This is an important time for the education system in England.
International studies show improvement; domestic reports by
Ofsted show signs for optimism; but some question whether
improvement in primary schools has reached a „plateau‟, and
whether secondary schools can overcome the old English
problems of class and socio-economic disadvantage.


I want to argue today that the changes of the last six years
provide a platform for further advance; and that we will build on
that platform if we take seriously the implications of the
increasingly rich data the presents itself on every student,
school, class and LEA in England.


The Platform for Progress
It is worth reminding ourselves of the platform on which we can
build:


  - more teachers than since 1984: 25,000 more than six years
     ago, and over 90,000 more support staff


  - ICT transforming teaching and learning in primary and
     secondary schools


  - national strategies at KS2 and KS3 that command the
     confidence of fair-minded people as the best of
     professional practice


  - more than half of the schools in the country designated as
     specialist


  - investment in infrastructure that in 2005/6 will top £5bn a
     year


  - and an increasing culture of rigorous partnership,
     embodied in the Workforce Agreement of every teacher
     and staff member, the Compacts for every LEA and the
     cooperation in EiC and LEPP.


These ingredients of success are reflected in the test and exam
results. Third best in the world at age 10; improvements in every
subject and every level at KS3; GCSE and A level performance
rising steadily, reflecting the facts of better teaching and harder
work, not the English curse that “more will mean worse”.
But the success notwithstanding, the data commands that we are
humble about underperformance, as well as proud of
achievement:


  - a quarter of 11 year-olds leaving primary school still
     struggling to read, write and count well


  - within school variation more than four times between
     school variation at secondary level


  - 75% of middle class youngsters getting 5 good GCSEs,
     25% from working class backgrounds


  - in schools with the worst record for value-added, roughly
     one lesson in five is wasted. In other words, a pupil could
     lose a year‟s progress between the ages of 11 and 16.


So the data demands that all of us engage seriously with the
needs of youngsters born equal but educated unequally. It is a
challenge to raise quality and equality in our education system.
It speaks to moral purpose as well as to practical policy. And it
demands action at every level in the system.
The Power of Data
My starting point is simple. The job of Government is to seek
for every pupil what any parent would seek for their child. RH
Tawney said that seventy years ago, and it is no less true for the
genome generation than for those born between the wars.
Wanting the best for your child means wanting an education that
meets their needs, nurtures their talents, broadens their horizons
and develops their humanity. It is what the Prime Minister calls
„personalised learning‟, and forms the judge and jury of
education policy in the DfES.


Personalised learning does not mean every child learning on
their own; it is not a return to child centred theories; it is instead
a determination to put high expectations at the heart of our
strategy, and determine to put together the education to fulfil
them.

▶ Extracted data:

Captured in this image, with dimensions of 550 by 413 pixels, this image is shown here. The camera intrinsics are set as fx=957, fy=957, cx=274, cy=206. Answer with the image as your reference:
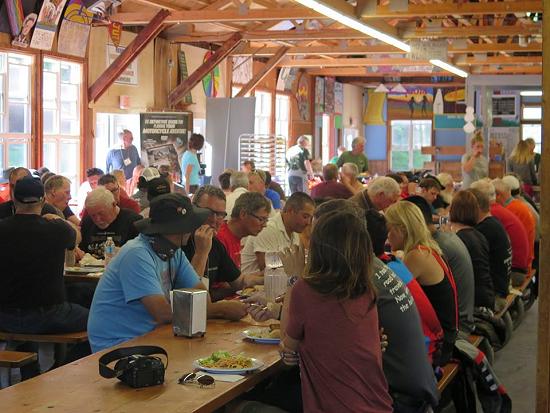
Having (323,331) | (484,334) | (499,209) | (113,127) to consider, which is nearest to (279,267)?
(323,331)

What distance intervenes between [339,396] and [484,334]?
3.48 metres

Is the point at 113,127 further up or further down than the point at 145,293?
further up

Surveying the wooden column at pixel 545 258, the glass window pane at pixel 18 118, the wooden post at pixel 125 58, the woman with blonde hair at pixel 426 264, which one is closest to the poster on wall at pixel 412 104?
the wooden post at pixel 125 58

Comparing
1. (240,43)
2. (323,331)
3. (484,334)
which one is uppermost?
(240,43)

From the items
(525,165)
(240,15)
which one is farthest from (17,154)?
(525,165)

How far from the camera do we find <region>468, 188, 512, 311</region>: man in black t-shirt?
716 centimetres

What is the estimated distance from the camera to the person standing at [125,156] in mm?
12914

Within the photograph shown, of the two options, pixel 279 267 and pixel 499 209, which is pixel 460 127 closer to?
pixel 499 209

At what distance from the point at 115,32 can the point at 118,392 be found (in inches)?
414

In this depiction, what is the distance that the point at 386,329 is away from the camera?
3.74 m

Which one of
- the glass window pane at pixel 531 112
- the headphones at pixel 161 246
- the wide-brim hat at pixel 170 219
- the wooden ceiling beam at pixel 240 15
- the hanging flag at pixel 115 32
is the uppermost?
the wooden ceiling beam at pixel 240 15

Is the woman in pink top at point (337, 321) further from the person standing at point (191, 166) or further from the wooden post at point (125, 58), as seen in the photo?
the person standing at point (191, 166)

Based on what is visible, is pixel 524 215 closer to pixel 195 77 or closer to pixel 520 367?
pixel 520 367

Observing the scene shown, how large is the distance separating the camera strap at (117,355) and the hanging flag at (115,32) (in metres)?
10.1
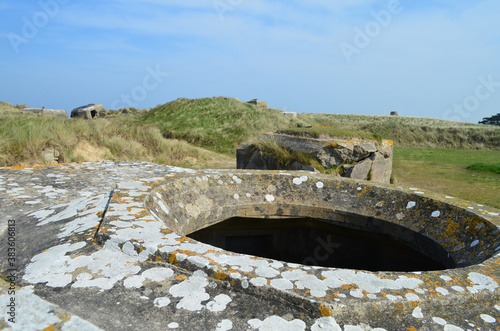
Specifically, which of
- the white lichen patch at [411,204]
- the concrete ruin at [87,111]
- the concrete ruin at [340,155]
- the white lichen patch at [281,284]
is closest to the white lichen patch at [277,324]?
the white lichen patch at [281,284]

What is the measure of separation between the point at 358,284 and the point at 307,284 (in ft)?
0.83

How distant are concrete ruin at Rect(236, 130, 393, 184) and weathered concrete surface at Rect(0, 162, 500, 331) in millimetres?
3786

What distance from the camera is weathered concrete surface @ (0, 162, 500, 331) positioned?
5.26 feet

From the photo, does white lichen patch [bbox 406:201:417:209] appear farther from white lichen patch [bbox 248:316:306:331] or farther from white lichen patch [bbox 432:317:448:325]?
white lichen patch [bbox 248:316:306:331]

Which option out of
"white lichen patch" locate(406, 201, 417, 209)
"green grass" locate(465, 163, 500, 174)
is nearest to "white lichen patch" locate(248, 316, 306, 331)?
"white lichen patch" locate(406, 201, 417, 209)

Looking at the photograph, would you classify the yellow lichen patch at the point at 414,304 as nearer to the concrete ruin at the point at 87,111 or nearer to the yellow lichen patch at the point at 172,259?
the yellow lichen patch at the point at 172,259

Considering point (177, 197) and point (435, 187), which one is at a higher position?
point (177, 197)

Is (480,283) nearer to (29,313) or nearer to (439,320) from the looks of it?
(439,320)

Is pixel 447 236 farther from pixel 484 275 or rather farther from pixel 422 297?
pixel 422 297

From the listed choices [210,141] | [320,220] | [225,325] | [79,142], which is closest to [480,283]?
[225,325]

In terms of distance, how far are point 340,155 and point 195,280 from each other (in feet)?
18.7

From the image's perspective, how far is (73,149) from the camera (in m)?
9.68

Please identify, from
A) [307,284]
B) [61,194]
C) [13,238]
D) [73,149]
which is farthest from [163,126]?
[307,284]

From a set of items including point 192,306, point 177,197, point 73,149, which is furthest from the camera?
point 73,149
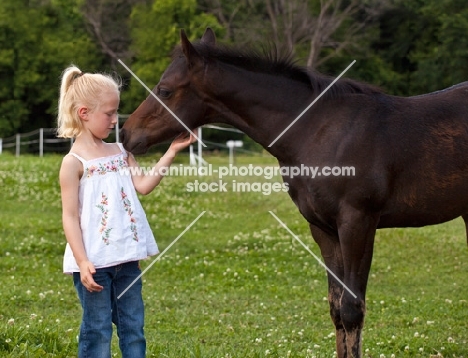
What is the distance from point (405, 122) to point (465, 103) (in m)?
0.58

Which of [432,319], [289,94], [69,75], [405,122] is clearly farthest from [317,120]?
[432,319]

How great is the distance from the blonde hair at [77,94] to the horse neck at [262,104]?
42.0 inches

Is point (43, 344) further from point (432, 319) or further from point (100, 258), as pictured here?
point (432, 319)

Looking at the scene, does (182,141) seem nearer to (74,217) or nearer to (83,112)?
(83,112)

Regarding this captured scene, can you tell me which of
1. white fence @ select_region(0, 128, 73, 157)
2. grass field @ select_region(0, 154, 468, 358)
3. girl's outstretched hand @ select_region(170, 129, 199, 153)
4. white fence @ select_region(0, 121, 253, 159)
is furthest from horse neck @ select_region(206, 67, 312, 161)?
white fence @ select_region(0, 128, 73, 157)

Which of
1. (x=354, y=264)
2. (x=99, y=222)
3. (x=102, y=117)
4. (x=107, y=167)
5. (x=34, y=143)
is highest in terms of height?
(x=102, y=117)

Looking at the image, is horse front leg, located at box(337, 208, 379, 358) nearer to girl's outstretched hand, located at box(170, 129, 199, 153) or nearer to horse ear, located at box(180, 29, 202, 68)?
girl's outstretched hand, located at box(170, 129, 199, 153)

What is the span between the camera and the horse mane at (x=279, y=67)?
220 inches

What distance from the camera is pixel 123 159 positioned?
4730 mm

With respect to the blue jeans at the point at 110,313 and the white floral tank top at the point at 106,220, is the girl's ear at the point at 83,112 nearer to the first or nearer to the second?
the white floral tank top at the point at 106,220

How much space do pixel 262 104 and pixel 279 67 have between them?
336 mm

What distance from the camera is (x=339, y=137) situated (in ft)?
17.7

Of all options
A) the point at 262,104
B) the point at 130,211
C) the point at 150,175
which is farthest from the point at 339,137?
the point at 130,211

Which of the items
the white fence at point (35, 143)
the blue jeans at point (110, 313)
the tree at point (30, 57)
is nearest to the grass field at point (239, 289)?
the blue jeans at point (110, 313)
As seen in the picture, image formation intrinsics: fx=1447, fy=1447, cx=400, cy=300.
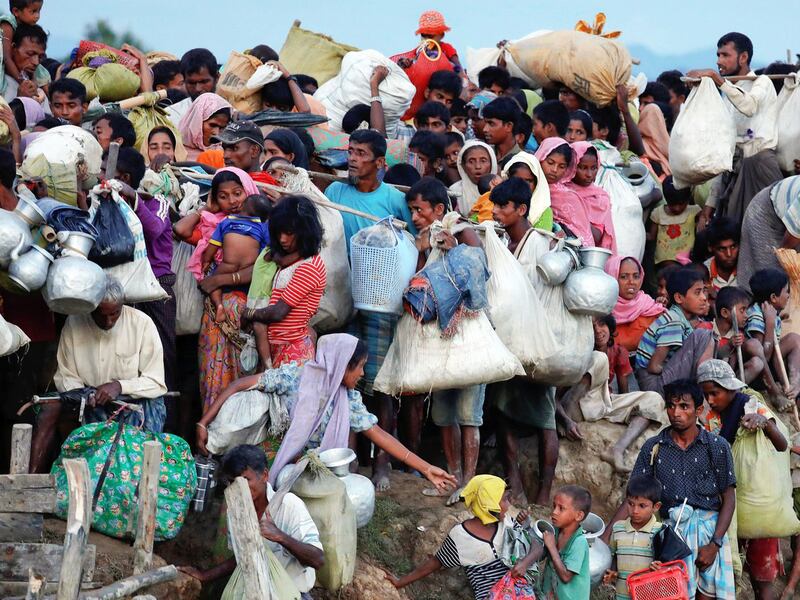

▶ Task directions: In the text on education in England, substitute "Workload Agreement" for "Workforce Agreement" and write out the passage starting with "- and an increasing" and going on through "EiC and LEPP.".

▶ Completed task:
- and an increasing culture of rigorous partnership,
     embodied in the Workload Agreement of every teacher
     and staff member, the Compacts for every LEA and the
     cooperation in EiC and LEPP.